■ DATA SHOWN:
## START

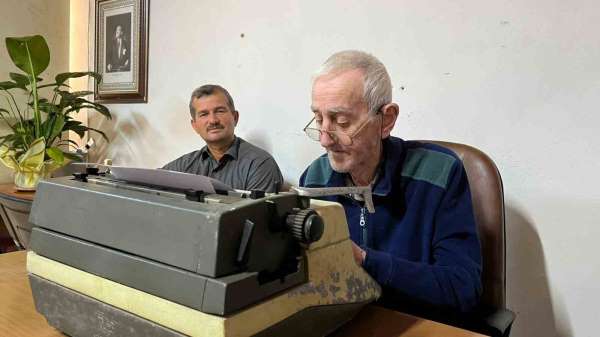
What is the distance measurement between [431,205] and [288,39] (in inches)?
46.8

## END
## START

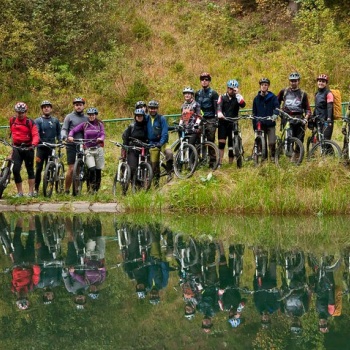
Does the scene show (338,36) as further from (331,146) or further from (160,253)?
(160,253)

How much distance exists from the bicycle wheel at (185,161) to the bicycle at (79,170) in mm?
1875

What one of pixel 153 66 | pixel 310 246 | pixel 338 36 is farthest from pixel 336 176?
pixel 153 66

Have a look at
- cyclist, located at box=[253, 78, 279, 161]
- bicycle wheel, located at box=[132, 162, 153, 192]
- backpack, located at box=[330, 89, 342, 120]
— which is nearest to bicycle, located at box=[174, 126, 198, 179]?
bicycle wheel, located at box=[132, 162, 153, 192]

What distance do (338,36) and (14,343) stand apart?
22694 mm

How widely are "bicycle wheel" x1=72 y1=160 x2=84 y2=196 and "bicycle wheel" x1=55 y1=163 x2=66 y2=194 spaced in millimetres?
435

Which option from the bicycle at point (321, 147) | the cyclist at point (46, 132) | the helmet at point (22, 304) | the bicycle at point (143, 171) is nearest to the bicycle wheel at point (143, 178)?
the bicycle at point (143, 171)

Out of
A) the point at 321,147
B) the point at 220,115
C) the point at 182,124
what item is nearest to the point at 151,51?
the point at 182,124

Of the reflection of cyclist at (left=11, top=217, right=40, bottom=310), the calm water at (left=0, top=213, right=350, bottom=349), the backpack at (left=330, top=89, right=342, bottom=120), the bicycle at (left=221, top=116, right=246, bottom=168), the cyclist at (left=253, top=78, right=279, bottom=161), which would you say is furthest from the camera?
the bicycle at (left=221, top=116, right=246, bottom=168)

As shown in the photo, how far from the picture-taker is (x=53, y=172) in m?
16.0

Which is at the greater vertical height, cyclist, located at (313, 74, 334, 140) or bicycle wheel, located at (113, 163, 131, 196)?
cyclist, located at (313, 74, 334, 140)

## END

Pull out every line of the records above that contains the string "left", and treat uppercase and lowercase as different.

■ COMPLETED TASK:
Of the reflection of cyclist at (left=11, top=217, right=40, bottom=310), the calm water at (left=0, top=213, right=350, bottom=349), the backpack at (left=330, top=89, right=342, bottom=120), the bicycle at (left=221, top=116, right=246, bottom=168), the cyclist at (left=253, top=78, right=279, bottom=161), which would you say is furthest from the camera?
the bicycle at (left=221, top=116, right=246, bottom=168)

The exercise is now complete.